>> START PROVIDED TEXT

How so? Too many case values? Too widely dispersed case values which
prevents optimization? What?


Rod Pemberton
 
Rod Pemberton...
Posted: Tue Nov 03, 2009 2:37 am
Guest
"BGB / cr88192" <cr88192 at (no spam) hotmail.com> wrote in message
news:hckpa8$aj2$1 at (no spam) news.albasani.net...
Quote:

but, the hash is not used for opcode lookup/decoding, rather it is used
for grabbing already decoded instructions from a cache (which is
based on memory address).


Your hash generates, what, 64k of possible hash values or memory locations?
What if you reduce the size to 4k? 4k/sizeof(void *)? Will this allow to
compiler to simplify the generated assembly?

The randomness doesn't have to come from multiplication. It can come from
other sources such as a lookup array of randomized data.


Rod Pemberton
 
Rod Pemberton...

>> END PROVIDED TEXT

= WHAT TO WORK ON =
1. Copy the passage of the forum thread that begins with the words containing "What if you" and ends with "of randomized data.".
2. In the forum thread, besides multiplication, what other source of randomness for the hash does the reply suggest?

>> START MATERIAL

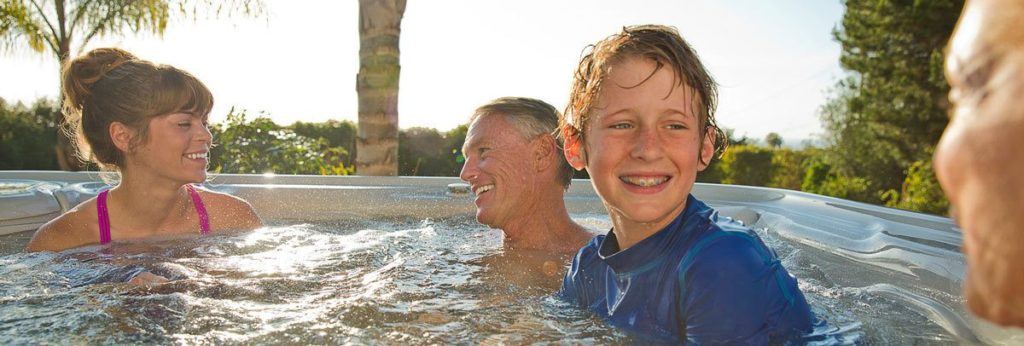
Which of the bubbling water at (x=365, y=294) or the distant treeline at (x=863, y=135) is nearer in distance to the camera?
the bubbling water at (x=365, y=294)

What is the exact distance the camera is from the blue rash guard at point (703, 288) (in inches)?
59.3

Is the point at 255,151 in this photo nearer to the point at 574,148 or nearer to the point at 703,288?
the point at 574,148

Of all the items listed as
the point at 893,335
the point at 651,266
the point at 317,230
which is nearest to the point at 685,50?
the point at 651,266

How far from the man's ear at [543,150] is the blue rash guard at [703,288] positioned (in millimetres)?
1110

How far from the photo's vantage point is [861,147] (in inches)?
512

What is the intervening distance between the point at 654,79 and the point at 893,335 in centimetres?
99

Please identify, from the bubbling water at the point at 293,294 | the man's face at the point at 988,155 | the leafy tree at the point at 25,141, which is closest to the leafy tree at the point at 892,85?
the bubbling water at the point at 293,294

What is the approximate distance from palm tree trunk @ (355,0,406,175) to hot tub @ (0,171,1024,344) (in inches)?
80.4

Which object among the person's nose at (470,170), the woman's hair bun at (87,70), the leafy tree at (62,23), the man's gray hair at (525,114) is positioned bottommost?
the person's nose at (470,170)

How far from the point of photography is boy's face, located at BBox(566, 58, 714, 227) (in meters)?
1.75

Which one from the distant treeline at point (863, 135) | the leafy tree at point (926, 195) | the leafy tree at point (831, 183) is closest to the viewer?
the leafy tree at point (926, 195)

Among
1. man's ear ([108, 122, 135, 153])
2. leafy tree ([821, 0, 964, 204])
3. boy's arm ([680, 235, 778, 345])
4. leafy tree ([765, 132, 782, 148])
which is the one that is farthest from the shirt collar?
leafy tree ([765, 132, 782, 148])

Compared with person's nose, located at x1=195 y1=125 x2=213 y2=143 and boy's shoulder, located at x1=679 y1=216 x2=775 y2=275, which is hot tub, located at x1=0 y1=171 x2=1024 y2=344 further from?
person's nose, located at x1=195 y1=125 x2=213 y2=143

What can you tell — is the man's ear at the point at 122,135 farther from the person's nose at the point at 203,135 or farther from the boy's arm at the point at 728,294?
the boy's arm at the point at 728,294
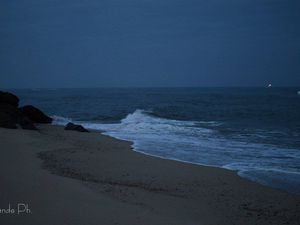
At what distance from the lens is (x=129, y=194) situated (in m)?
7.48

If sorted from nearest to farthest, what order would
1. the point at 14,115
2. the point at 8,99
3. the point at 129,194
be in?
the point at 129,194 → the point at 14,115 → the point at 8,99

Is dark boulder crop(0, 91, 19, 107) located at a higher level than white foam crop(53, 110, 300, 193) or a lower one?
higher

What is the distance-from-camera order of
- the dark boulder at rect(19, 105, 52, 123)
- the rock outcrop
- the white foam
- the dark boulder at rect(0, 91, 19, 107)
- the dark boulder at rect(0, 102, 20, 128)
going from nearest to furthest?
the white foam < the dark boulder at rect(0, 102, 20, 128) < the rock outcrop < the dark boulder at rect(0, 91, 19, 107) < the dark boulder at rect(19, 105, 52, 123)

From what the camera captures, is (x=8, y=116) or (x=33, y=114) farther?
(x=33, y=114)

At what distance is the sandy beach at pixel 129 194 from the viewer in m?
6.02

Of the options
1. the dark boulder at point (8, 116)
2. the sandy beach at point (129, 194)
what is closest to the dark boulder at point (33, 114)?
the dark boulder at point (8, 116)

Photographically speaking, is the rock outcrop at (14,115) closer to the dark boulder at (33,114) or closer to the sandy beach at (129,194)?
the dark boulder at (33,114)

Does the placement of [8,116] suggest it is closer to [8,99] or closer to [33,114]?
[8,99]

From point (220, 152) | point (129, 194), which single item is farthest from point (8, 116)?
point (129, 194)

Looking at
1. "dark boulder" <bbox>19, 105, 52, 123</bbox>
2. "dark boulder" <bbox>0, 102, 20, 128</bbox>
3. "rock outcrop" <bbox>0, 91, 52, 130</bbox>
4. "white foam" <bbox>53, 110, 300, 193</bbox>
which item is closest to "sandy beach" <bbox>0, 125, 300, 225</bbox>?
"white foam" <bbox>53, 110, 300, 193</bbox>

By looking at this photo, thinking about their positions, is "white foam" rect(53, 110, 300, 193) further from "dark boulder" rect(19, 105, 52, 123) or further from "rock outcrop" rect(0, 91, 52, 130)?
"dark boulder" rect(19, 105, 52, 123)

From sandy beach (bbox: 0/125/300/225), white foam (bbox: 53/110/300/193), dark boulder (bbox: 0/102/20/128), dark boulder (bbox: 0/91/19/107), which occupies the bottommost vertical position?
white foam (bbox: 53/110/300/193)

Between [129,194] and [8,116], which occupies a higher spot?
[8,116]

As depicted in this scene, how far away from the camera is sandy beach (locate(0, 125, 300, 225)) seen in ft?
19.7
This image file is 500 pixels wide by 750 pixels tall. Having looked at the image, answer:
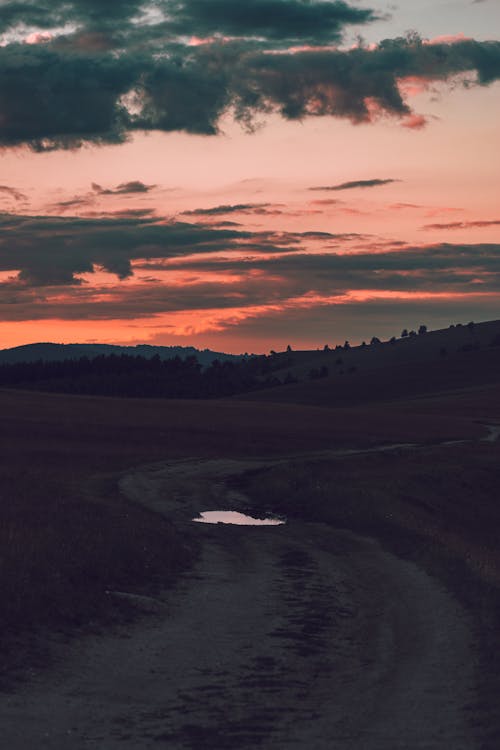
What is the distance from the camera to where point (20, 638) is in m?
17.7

>> END MATERIAL

= FINAL ANSWERS =
1.
What if you reduce the size to 4k? 4k/sizeof(void *)? Will this allow to
compiler to simplify the generated assembly?

The randomness doesn't have to come from multiplication. It can come from
other sources such as a lookup array of randomized data.

2. A lookup array of randomized data.